This series fixes a race condition in netconsole's userdata handling where concurrent message transmission could read partially updated userdata fields, resulting in corrupted netconsole output.
The first patch adds a selftest that reproduces the race condition by continuously sending messages while rapidly changing userdata values, detecting any torn reads in the output.
The second patch fixes the issue by ensuring update_userdata() holds the target_list_lock while updating both extradata_complete and userdata_length, preventing readers from seeing inconsistent state.
This targets net tree as it fixes a bug introduced in commit df03f830d099 ("net: netconsole: cache userdata formatted string in netconsole_target").
Signed-off-by: Gustavo Luiz Duarte gustavold@gmail.com --- Gustavo Luiz Duarte (2): selftests: netconsole: Add race condition test for userdata corruption netconsole: Fix race condition in between reader and writer of userdata
drivers/net/netconsole.c | 5 ++ .../selftests/drivers/net/netcons_race_userdata.sh | 87 ++++++++++++++++++++++ 2 files changed, 92 insertions(+) --- base-commit: ffff5c8fc2af2218a3332b3d5b97654599d50cde change-id: 20251020-netconsole-fix-race-f465f37b57ea
Best regards,
Add a test to verify that netconsole userdata handling is properly synchronized under concurrent read/write operations. The test creates two competing loops: one continuously sending netconsole messages (which read userdata), and another rapidly alternating userdata values between two distinct 198-byte patterns filled with 'A' and 'B' characters.
Without proper synchronization, concurrent reads and writes could result in torn reads where a message contains mixed userdata (e.g., starting with 'A' but containing 'B', or vice versa).
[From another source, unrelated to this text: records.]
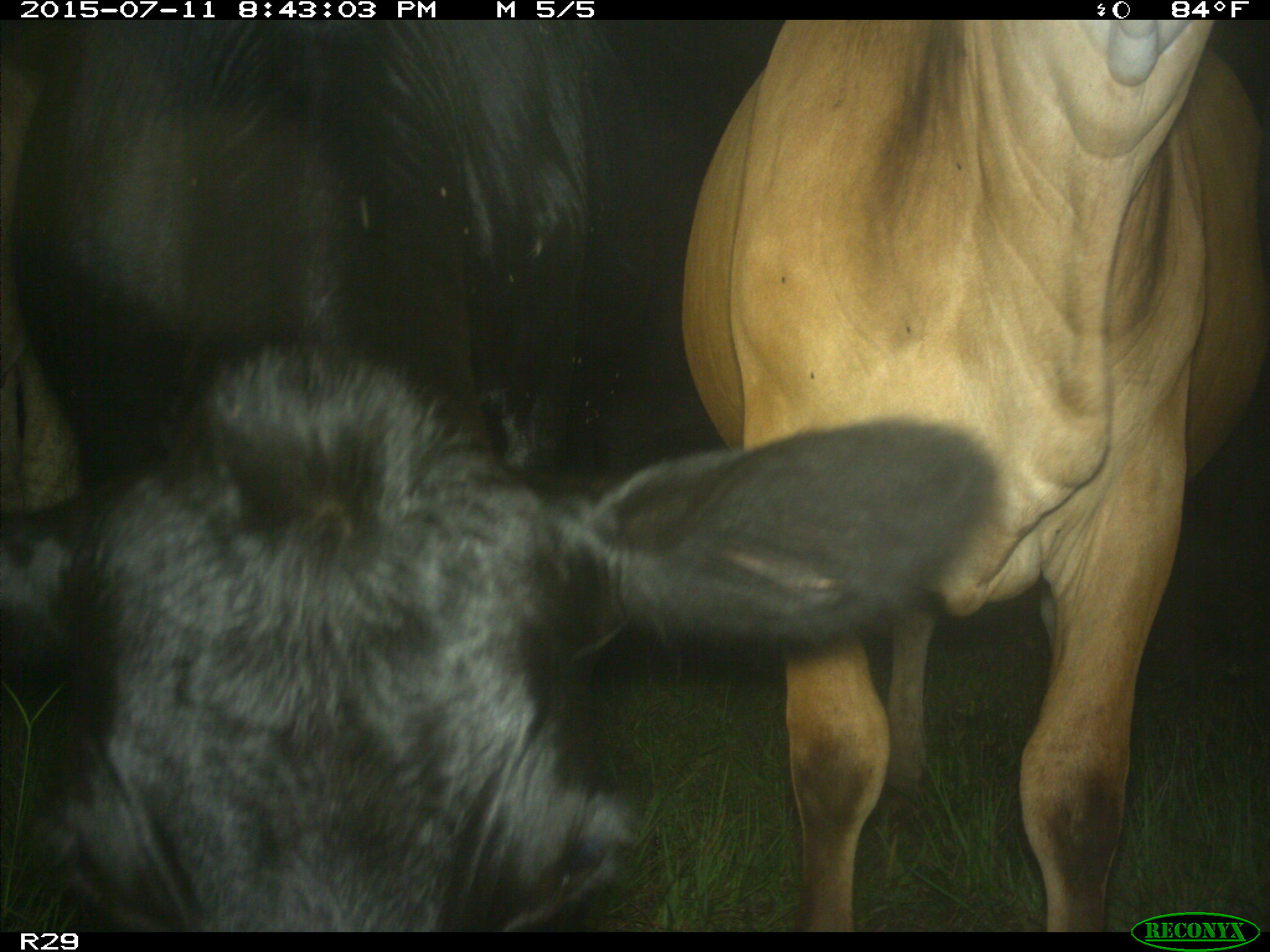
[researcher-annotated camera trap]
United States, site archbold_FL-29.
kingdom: Animalia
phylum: Chordata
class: Mammalia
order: Artiodactyla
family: Bovidae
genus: Bos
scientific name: Bos taurus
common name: domestic cow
The test monitors 10,000 messages and fails if it detects any such corruption, ensuring that the netconsole implementation maintains data consistency through proper locking mechanisms.
This test validates the fix for potential race conditions in the netconsole userdata path and serves as a regression test to prevent similar issues in the future.
Signed-off-by: Gustavo Luiz Duarte gustavold@gmail.com --- .../selftests/drivers/net/netcons_race_userdata.sh | 87 ++++++++++++++++++++++ 1 file changed, 87 insertions(+)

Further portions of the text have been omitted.